> **Your instructions**: Transcribe the entries that follow exactly as they appear, minus pictures.

> **Data provided**:
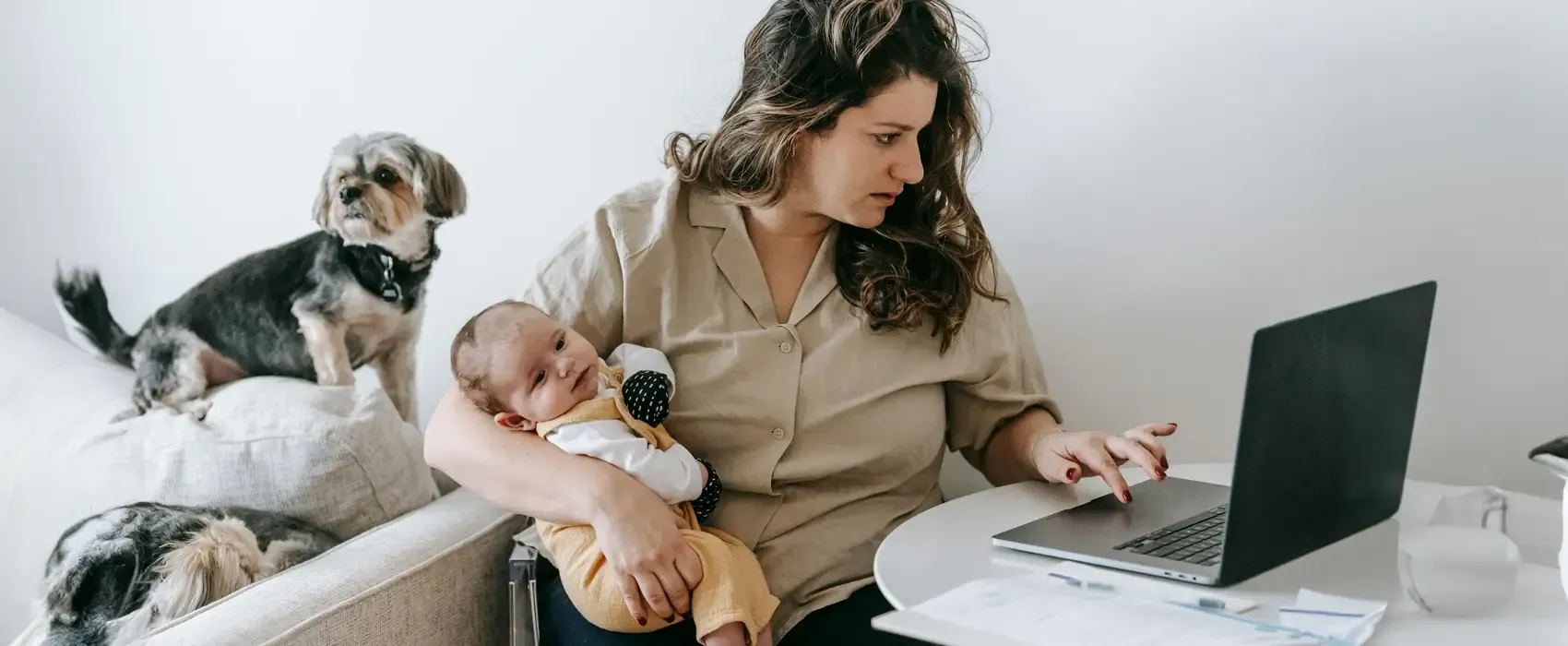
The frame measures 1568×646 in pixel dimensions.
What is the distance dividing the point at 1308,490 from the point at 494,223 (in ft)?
4.29

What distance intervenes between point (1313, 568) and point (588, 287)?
85 cm

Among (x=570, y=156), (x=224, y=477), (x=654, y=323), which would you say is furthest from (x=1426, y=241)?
(x=224, y=477)

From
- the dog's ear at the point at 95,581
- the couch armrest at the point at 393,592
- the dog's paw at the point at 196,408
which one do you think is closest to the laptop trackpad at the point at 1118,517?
the couch armrest at the point at 393,592

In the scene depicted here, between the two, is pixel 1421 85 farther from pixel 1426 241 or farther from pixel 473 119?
pixel 473 119

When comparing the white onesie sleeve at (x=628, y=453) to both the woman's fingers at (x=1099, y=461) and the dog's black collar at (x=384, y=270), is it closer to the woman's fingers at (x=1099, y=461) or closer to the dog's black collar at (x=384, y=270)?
the woman's fingers at (x=1099, y=461)

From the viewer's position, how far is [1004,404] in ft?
5.33

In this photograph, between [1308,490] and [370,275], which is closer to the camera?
[1308,490]

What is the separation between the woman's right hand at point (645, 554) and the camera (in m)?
1.33

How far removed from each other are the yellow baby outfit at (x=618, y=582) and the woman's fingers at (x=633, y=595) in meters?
0.02

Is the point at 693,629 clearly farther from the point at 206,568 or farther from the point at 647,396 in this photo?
the point at 206,568

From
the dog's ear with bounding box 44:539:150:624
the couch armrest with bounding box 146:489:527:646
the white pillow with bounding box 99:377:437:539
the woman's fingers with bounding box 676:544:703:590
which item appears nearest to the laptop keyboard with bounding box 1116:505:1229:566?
the woman's fingers with bounding box 676:544:703:590

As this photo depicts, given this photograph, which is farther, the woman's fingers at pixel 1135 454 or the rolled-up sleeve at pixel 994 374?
the rolled-up sleeve at pixel 994 374

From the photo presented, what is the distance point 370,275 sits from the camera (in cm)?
188

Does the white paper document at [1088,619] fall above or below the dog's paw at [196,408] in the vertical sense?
above
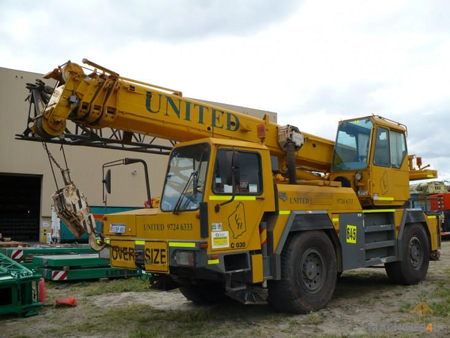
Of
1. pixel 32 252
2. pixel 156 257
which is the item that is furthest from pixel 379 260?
pixel 32 252

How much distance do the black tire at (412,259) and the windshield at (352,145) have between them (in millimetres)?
1836

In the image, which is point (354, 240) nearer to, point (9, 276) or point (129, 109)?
point (129, 109)

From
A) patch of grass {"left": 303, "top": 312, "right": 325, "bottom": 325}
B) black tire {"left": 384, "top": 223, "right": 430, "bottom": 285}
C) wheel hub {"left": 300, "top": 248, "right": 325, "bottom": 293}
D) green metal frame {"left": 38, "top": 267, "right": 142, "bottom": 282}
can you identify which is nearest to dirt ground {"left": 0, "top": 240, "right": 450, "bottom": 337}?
patch of grass {"left": 303, "top": 312, "right": 325, "bottom": 325}

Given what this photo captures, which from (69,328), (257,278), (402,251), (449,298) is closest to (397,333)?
(257,278)

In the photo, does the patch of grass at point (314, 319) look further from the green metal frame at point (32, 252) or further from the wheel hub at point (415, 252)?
the green metal frame at point (32, 252)

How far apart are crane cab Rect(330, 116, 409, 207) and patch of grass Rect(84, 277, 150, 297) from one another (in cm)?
452

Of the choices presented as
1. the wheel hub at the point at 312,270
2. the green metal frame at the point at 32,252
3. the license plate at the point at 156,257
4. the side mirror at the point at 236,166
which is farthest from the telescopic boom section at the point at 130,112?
the green metal frame at the point at 32,252

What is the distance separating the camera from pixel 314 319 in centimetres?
636

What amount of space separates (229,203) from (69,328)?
287 centimetres

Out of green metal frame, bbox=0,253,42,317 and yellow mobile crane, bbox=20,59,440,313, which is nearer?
yellow mobile crane, bbox=20,59,440,313

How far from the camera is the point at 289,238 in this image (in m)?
6.72

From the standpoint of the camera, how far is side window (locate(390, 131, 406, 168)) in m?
9.20

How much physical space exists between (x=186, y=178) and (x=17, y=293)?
3259 mm

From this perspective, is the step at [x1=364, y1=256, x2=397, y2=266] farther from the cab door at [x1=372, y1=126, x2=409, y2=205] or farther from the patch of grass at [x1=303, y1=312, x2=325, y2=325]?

> **Complete response**:
The frame measures 1568×646 in pixel dimensions.
What is the distance dividing the point at 1308,490 from the point at 494,223 (in ft)?
4.29

What distance intervenes between point (1313, 568) and point (588, 287)?
85 cm

Among (x=570, y=156), (x=224, y=477), (x=654, y=323), which would you say is furthest from (x=1426, y=241)?
(x=224, y=477)

From
- the dog's ear at the point at 95,581
- the couch armrest at the point at 393,592
- the dog's paw at the point at 196,408
which one do you think is closest to the laptop trackpad at the point at 1118,517?
the couch armrest at the point at 393,592

In the scene depicted here, between the two, is pixel 1421 85 farther from pixel 1426 241 or farther from pixel 473 119?
pixel 473 119

When comparing the white onesie sleeve at (x=628, y=453) to both the woman's fingers at (x=1099, y=461) and the dog's black collar at (x=384, y=270), is it closer to the woman's fingers at (x=1099, y=461) or closer to the dog's black collar at (x=384, y=270)?
the woman's fingers at (x=1099, y=461)

From the viewer's position, how far is [1004,404] in ft?
5.33

In this photograph, between [1308,490] and [370,275], which is closer to the camera?
[1308,490]

What is the separation between the woman's right hand at point (645, 554) and the camera (in m)?
1.33

How far removed from each other are the yellow baby outfit at (x=618, y=582) and the woman's fingers at (x=633, y=595) in meters?
0.02

Is the point at 693,629 clearly farther from the point at 206,568 or farther from the point at 647,396 in this photo?
the point at 206,568

From
the dog's ear with bounding box 44:539:150:624
the couch armrest with bounding box 146:489:527:646
the white pillow with bounding box 99:377:437:539
the woman's fingers with bounding box 676:544:703:590
which item appears nearest to the laptop keyboard with bounding box 1116:505:1229:566?
the woman's fingers with bounding box 676:544:703:590

As this photo depicts, given this photograph, which is farther, the woman's fingers at pixel 1135 454 or the rolled-up sleeve at pixel 994 374?
the rolled-up sleeve at pixel 994 374

From the photo presented, what is the distance point 370,275 sits from the camera (in cm)?
188

Does the white paper document at [1088,619] fall above or below the dog's paw at [196,408] in the vertical sense?
above
Of
1. pixel 32 252
2. pixel 156 257
which is the item that is furthest from pixel 379 260?
pixel 32 252

How much distance do the black tire at (412,259) and the windshield at (352,145) have between them (in millimetres)?
1836

In the image, which is point (354, 240) nearer to, point (9, 276) or point (129, 109)?
point (129, 109)

From
A) patch of grass {"left": 303, "top": 312, "right": 325, "bottom": 325}
B) black tire {"left": 384, "top": 223, "right": 430, "bottom": 285}
C) wheel hub {"left": 300, "top": 248, "right": 325, "bottom": 293}
D) green metal frame {"left": 38, "top": 267, "right": 142, "bottom": 282}
can you identify which is nearest to dirt ground {"left": 0, "top": 240, "right": 450, "bottom": 337}?
patch of grass {"left": 303, "top": 312, "right": 325, "bottom": 325}

Given what this photo captures, which from (69,328), (257,278), (402,251), (449,298) is closest to (397,333)?
(257,278)

In the photo, does the patch of grass at point (314, 319) look further from the green metal frame at point (32, 252) or further from the wheel hub at point (415, 252)?
the green metal frame at point (32, 252)

How far apart are crane cab Rect(330, 116, 409, 207) and patch of grass Rect(84, 277, 150, 297) from one another (in cm)?
452

Of the choices presented as
1. the wheel hub at the point at 312,270
2. the green metal frame at the point at 32,252
3. the license plate at the point at 156,257
4. the side mirror at the point at 236,166
which is farthest from the telescopic boom section at the point at 130,112?
the green metal frame at the point at 32,252

What is the distance separating the camera from pixel 314 319 in centimetres?
636

What amount of space separates (229,203) from (69,328)?
287 centimetres

Out of green metal frame, bbox=0,253,42,317 and yellow mobile crane, bbox=20,59,440,313, which is nearer?
yellow mobile crane, bbox=20,59,440,313

How far from the camera is the point at 289,238 in this image (in m)?
6.72

From the standpoint of the camera, how far is side window (locate(390, 131, 406, 168)) in m?
9.20

How much physical space exists between (x=186, y=178) and (x=17, y=293)?
3259 mm

From this perspective, is the step at [x1=364, y1=256, x2=397, y2=266] farther from the cab door at [x1=372, y1=126, x2=409, y2=205] or farther from the patch of grass at [x1=303, y1=312, x2=325, y2=325]?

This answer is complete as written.